Assignment 1: In the RMA thread, why does MPI_GET_ACCUMULATE with MPI_NO_OP fail to work as an atomic GET?
Assignment 2: Please list every person named in the RMA thread.

:: Selected passage

[Mpi3-rma] Proposal 1 discussion points for next telecon

Mon Oct 25 22:58:00 CDT 2010

Hi Pavan,
> This proposal doesn't have an atomic GET operation.
>
> MPI_ACCUMULATE with MPI_REPLACE is an atomic PUT.
>
> MPI_GET_ACCUMULATE with MPI_NO_OP does not work as an atomic GET as it  
> does not take more than 1 count, or non-predefined datatypes.
Correct, we had count>1 and ddts in an earlier version and changed it
after heated discussions about buffering. I forgot to add it to the
discussion items.  I have no huge problems to allow ddts and counts >1, 
however, I believe Brian and Keith were against it.

We should see if an advice to users/implementers that MPI_NO_OP is a
special case that doesn't require buffering and that all other
operations might be really really slow with large data.

Please consider this item 7 on the discussion list!

Thanks,
  Torsten

>  -- Pavan
>
> On 10/25/2010 05:15 PM, Torsten Hoefler wrote:
>> Hi RMA Working Group,
>>
>> Bill and I finished the edits on proposal 1 (see wiki).
>>
>> We have several points to discuss in the next telecon:
>>
>> 1) We should work on a more generic info mechanism which solves the info
>> attach, detach and query problems we mentioned (however, it should not
>> be limited to RMA/windows)
>>
>> 2) We should discuss the register/deregister interface. Right now it
>> has base and size. This has several issues. One possible solution would
>> be to return a handle that is needed to free the memory. This has issues
>> too. We put both choices into the current draft and should discuss.
>>
>> 3) CAS needs a query to determine if a datatype is hardware-optimized.

::::
:: Data excerpts

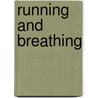 Running And Breathing door Justin O'Brien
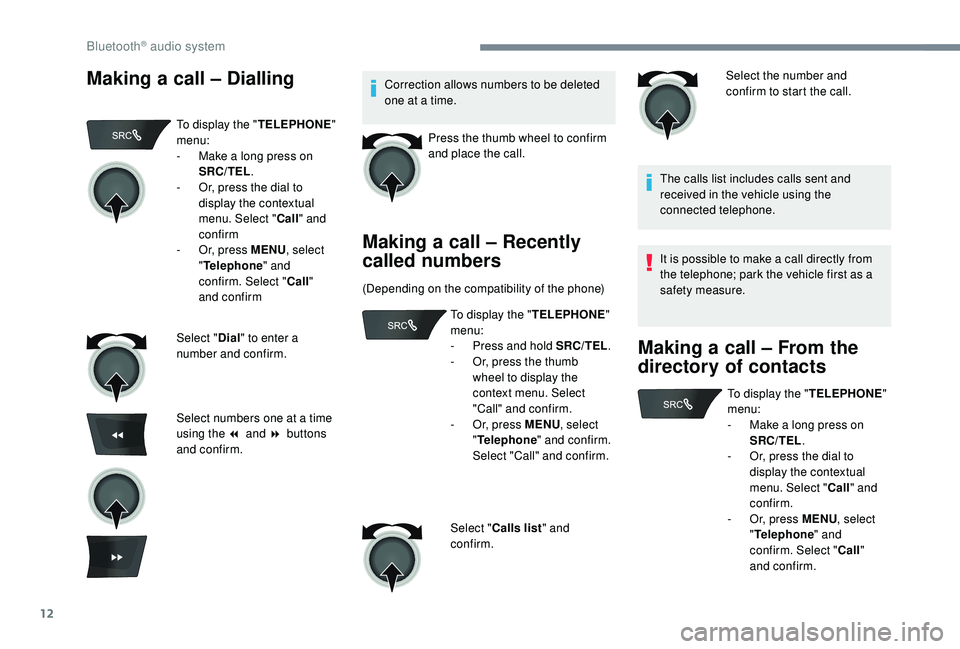 CITROEN C-ELYSÉE 2018 Handbook (in English) 12
Making a call – DiallingCorrection allows numbers to be deleted
one at a time.Press the thumb wheel to confirm
and place the call.
Making a call – Recently
called numbers
(Depending on the c CITROEN C-ELYSÉE 2018 Handbook (in English) 12
Making a call – DiallingCorrection allows numbers to be deleted
one at a time.Press the thumb wheel to confirm
and place the call.
Making a call – Recently
called numbers
(Depending on the c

::::

Reply 1: It does not take more than 1 count, or non-predefined datatypes.

Reply 2: Pavan, Torsten Hoefler, Brian, Keith, Bill